■ Texte de la page:

┌──

Le premier corps s'est présenté à midi à Saint-George: le général Miollis, qu'il a sommé de se rendre, lui a répondu à coups de canon. Après une fusillade très-opiniâtre, l'ennemi n'a point pu forcer ce poste essentiel; il est dans ce moment-ci entre Saint-George et le Mincio, au village de Valdagno, où il cherche à communiquer par le lac avec la garnison de Mantoue. Je fais reconnaître dans ce moment sa position; j'attends quelques rapports sur les reconnaissances que j'ai fait faire de la Molinella, après quoi je chercherai à le battre. Si le général Augereau, comme je pense, se porte sur Castellara à la suite de cette colonne qui lui a échappé, vous sentez que nous vaincrons facilement. La trente-deuxième vient d'arriver à Franca, cela nous mettra à même de finir bientôt cette lutte sanglante et vive, qui est, je crois, une des plus actives de la campagne. J'attends avant minuit un petit billet de votre part, de la Corona.

BONAPARTE.



Au quartier-général à Verone, le 28 nivose an 5 (17 janvier 1797).

Au général Joubert.

Nous voilà donc aux mêmes positions où nous étions, M. Alvinzi ne peut pas en dire autant: il s'agit actuellement de savoir en profiter. Je vous prie de me faire passer votre état de situation, et de veiller à ce qu'il soit exact. Je viens d'ordonner qu'on vous envoie le vingt-quatrième régiment de chasseurs en place du vingt-deuxième: si cet arrangement ne vous convenait pas, il faut que vous m'en préveniez sur-le-champ.

Je viens d'ordonner au général d'artillerie de fournir à votre division douze pièces d'artillerie prêtes à marcher, et trois pièces d'artillerie de montagne. Il ne peut vous manquer pour marcher que des souliers et des vivres. Faites vérifier dans vos magasins, et faites transporter à Rivoli trente mille rations de biscuit, et assurez-vous qu'il existe dans vos magasins tout ce qui est nécessaire pour avoir, le 30 au soir, trente mille rations de pain: cela fait des vivres pour votre division pendant quatre jours.

Il paraît encore vous manquer de souliers: faites-moi connaître dans la nuit, au juste et sans exagération, combien il vous en faut. Renvoyez-moi la carte que j'ai laissée chez vous, de la ligne entre Rivoli et l'Adige.

Je vous préviens que vous vous mettrez en mouvement dans la nuit du 30 nivose au 1er pluviose.

Faites-moi passer le plus tôt possible une relation des deux journées de la Corona, du combat de Rivoli, le nom des hommes qui se sont distingués et l'avancement qu'on pourrait leur donner.

└──

■ Liste de l'exercice:
┌──

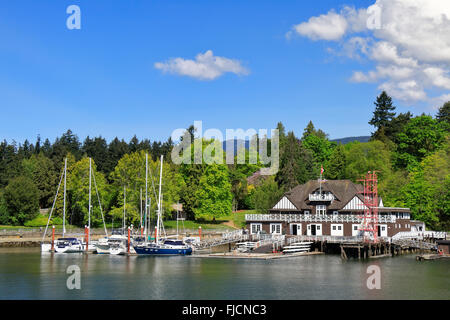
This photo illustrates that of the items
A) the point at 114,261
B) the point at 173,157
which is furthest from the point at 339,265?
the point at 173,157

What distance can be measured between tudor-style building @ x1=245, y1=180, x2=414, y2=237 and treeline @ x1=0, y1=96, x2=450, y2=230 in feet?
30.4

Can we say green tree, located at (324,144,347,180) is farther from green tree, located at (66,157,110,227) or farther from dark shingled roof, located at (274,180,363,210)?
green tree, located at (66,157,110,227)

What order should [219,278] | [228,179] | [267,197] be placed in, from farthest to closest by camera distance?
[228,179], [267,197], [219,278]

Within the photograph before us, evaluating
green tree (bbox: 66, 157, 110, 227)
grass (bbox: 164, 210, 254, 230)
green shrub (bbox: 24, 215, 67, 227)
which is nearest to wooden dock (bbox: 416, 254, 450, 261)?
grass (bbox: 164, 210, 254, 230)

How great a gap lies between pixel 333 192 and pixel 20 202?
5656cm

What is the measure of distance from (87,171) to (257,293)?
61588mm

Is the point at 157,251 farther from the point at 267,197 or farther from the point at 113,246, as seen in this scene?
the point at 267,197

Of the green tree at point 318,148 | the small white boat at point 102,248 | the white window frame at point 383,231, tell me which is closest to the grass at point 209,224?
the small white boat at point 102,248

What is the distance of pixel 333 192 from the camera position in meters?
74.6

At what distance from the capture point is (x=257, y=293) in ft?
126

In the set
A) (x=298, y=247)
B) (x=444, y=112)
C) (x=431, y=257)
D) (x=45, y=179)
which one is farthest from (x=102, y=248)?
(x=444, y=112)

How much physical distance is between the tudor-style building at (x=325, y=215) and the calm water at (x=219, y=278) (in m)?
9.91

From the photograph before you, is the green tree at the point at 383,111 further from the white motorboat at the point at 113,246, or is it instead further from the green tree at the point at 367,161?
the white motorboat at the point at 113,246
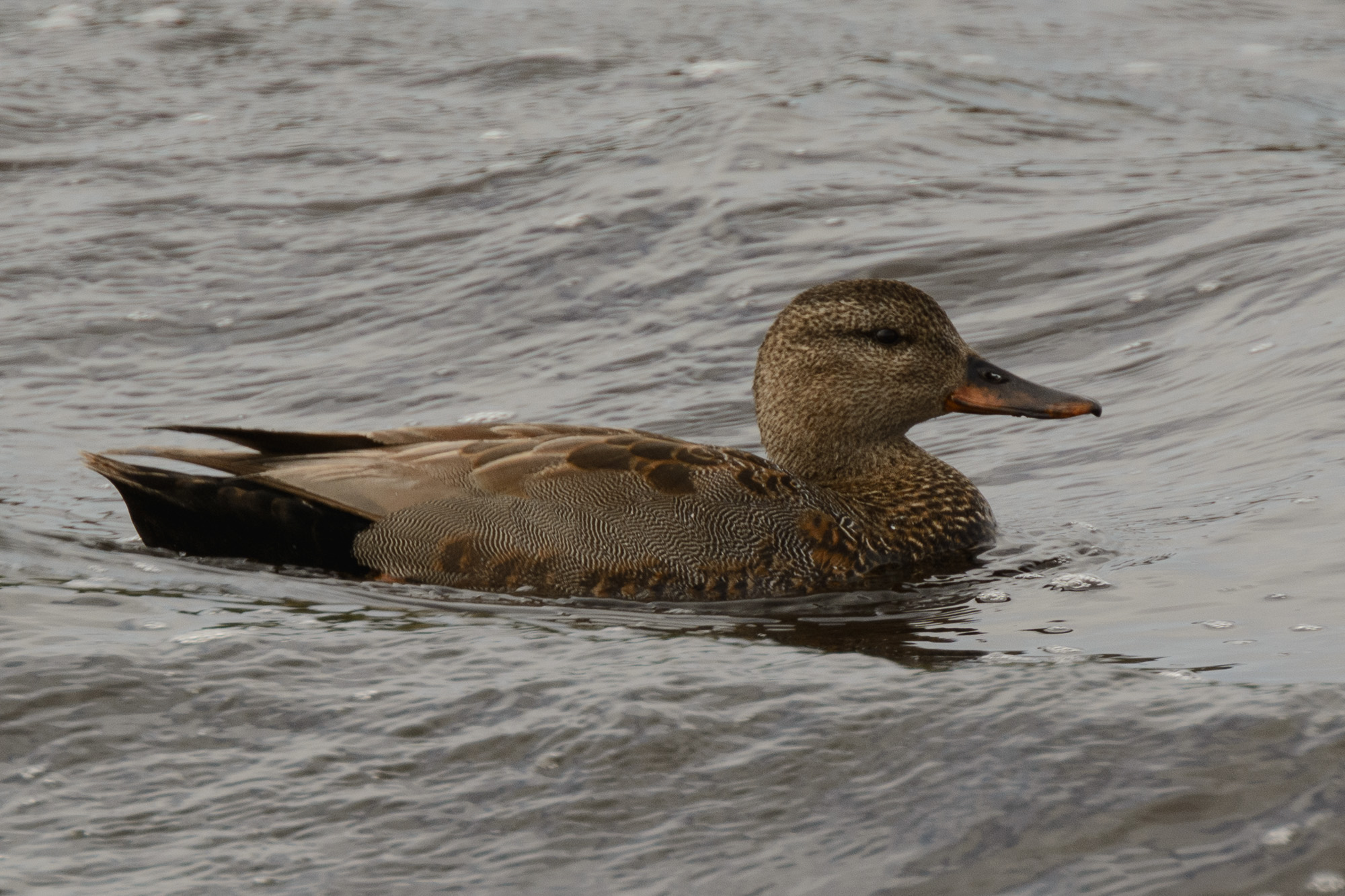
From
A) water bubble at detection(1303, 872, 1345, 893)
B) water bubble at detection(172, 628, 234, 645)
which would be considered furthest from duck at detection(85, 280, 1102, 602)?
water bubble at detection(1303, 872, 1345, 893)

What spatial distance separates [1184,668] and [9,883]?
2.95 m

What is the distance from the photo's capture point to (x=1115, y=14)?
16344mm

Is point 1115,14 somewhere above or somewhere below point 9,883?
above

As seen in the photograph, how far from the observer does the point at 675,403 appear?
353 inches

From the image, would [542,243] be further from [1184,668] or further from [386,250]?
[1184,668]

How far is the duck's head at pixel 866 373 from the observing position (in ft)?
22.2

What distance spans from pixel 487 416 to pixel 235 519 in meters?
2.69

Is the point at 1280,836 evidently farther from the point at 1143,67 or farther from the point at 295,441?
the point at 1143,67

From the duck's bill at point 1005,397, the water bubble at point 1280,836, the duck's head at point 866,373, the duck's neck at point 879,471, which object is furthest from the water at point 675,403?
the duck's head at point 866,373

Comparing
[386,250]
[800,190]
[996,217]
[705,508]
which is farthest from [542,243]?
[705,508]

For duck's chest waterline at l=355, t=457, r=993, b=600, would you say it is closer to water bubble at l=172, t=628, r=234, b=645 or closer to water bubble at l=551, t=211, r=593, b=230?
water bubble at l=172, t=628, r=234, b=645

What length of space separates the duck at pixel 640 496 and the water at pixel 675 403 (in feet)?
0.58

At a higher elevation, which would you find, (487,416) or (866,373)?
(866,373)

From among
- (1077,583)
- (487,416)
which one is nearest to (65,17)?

└──

■ Consigne 1: D'après le texte de la page, combien de rations de biscuit faut-il faire transporter à Rivoli ?
■ Consigne 2: Relevez chaque ligne de la liste qui contient le mot « nearest ».

■ Réponse attendue 1: Trente mille rations de biscuit.

■ Réponse attendue 2:
which is nearest to wooden dock (bbox: 416, 254, 450, 261)?
which one is nearest to (65,17)?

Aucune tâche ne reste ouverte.